From an interview with
Dr. Chad Thornhill
McLeod Pediatric Gastroenterology
Your immune system, which is supposed to protect you, can cause problems when it attacks something it doesn’t like. McLeod Pediatric Gastroenterologist Dr. Chad Thornhill explains the problem of Crohn’s Disease.
Here is a summary of Dr. Thornhill’s comments:
Crohn’s disease is an inflammatory bowel disease, which is anytime your immune system decides your GI tract has something it doesn’t like. You want your immune system there to fight things that you don’t want, such as viruses and bacteria. Yet for a small handful of people, it also starts going after other parts of you. Crohn’s can be in the colon, small intestine, your stomach or even joints and skin, can have reactions to that.
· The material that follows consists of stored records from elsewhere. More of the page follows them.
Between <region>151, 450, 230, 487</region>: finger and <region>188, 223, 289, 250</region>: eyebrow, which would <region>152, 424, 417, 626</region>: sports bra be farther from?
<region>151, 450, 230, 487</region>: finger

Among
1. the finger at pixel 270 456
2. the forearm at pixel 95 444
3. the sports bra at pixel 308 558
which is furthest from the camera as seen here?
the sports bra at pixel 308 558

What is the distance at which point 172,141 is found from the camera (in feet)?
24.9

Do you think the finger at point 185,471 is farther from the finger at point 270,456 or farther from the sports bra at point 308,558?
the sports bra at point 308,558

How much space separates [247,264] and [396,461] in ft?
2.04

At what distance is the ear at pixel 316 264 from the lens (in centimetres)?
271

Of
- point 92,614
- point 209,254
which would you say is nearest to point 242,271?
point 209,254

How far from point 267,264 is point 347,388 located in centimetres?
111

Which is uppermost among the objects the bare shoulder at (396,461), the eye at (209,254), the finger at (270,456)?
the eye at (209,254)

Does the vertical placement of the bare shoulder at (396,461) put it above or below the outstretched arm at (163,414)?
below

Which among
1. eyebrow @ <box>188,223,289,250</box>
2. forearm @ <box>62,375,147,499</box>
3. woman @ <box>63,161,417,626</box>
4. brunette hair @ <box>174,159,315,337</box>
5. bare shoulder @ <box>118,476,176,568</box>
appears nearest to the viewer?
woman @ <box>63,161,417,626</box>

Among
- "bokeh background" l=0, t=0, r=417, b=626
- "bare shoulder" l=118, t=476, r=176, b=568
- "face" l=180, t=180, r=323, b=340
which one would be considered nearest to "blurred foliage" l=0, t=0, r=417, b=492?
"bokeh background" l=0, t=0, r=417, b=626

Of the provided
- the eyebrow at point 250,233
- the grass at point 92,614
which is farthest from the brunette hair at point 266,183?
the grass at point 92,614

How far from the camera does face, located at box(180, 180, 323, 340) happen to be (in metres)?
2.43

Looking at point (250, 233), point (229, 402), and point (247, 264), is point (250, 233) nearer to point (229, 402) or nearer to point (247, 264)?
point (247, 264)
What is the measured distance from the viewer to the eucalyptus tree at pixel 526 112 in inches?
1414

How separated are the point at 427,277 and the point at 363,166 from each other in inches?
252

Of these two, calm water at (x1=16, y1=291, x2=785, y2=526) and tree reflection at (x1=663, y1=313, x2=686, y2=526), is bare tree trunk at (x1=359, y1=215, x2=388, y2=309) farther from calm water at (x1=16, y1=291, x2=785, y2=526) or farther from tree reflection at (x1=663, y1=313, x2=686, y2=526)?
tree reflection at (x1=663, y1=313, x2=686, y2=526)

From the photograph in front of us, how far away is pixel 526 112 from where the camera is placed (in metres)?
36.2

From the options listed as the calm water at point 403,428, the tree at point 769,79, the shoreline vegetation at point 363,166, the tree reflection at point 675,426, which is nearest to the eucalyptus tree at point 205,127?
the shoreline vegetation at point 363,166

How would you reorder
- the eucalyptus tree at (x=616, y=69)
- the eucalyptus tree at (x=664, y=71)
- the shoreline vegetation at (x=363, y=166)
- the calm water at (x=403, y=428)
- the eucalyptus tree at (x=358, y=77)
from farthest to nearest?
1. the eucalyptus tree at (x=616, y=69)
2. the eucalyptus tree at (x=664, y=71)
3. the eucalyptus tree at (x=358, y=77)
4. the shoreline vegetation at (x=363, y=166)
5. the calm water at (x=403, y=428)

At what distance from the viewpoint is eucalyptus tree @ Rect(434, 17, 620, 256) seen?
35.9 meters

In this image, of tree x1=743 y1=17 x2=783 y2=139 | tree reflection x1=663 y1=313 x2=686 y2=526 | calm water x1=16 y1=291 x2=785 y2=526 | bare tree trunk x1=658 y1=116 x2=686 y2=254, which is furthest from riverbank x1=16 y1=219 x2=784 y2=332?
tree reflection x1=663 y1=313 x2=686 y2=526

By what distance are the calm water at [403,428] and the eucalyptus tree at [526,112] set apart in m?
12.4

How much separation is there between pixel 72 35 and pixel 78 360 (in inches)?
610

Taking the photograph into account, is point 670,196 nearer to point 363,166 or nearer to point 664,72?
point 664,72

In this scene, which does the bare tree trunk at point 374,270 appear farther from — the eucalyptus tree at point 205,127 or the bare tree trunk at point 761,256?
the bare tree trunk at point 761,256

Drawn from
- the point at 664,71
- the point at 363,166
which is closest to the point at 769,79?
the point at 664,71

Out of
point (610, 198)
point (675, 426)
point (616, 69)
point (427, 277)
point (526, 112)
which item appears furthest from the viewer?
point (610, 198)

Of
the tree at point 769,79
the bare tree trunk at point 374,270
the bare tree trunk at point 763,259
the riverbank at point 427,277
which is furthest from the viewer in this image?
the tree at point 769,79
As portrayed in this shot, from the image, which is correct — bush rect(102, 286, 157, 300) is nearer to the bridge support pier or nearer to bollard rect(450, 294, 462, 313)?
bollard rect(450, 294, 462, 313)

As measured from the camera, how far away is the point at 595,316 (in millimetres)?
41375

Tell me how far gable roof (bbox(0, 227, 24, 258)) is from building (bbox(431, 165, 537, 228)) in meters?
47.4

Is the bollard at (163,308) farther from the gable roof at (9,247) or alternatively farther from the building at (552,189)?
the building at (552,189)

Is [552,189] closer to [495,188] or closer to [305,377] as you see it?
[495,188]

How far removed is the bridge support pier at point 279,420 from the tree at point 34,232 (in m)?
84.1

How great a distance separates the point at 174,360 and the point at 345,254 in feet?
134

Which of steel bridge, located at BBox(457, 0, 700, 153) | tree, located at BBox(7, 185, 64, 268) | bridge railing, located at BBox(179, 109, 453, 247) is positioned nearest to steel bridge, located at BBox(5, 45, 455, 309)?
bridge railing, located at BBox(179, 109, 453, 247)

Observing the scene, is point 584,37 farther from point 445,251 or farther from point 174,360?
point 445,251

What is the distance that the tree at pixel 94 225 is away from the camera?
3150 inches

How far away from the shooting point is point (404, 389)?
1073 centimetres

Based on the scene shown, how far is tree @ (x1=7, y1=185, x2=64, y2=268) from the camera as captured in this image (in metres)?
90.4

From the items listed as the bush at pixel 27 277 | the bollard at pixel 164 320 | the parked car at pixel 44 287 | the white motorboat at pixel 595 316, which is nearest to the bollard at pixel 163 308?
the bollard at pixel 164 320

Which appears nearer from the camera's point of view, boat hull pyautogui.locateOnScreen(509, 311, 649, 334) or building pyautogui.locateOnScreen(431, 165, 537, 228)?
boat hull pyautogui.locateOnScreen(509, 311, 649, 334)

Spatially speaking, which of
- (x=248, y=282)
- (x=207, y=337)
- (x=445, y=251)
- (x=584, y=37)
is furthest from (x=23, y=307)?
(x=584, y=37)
The cause of Crohn’s disease is hard to pin down. It definitely has a genetic component. If you have family members with inflammatory bowel disease or any of the other autoimmune conditions, your risk for Crohn’s is increased. Other elements that play into it, including diet, recent infections, bacteria in your GI tract or even antibiotics. Yet, you can have all of that going against you and never develop inflammatory bowel disease. Or conversely, You can have all of that being perfect and still develop inflammatory bowel disease. So, we’re still working through the process of what causes it
Treatment for inflammatory bowel disease ranges from very minor to relatively invasive treatments. On the mild end, we can try diet changes or topical anti-inflammatory medicine. From that, you start advancing to steroids or medications that change the way your immune system is reacting and causing inflammation. So, the treatment is broad and very patient dependent.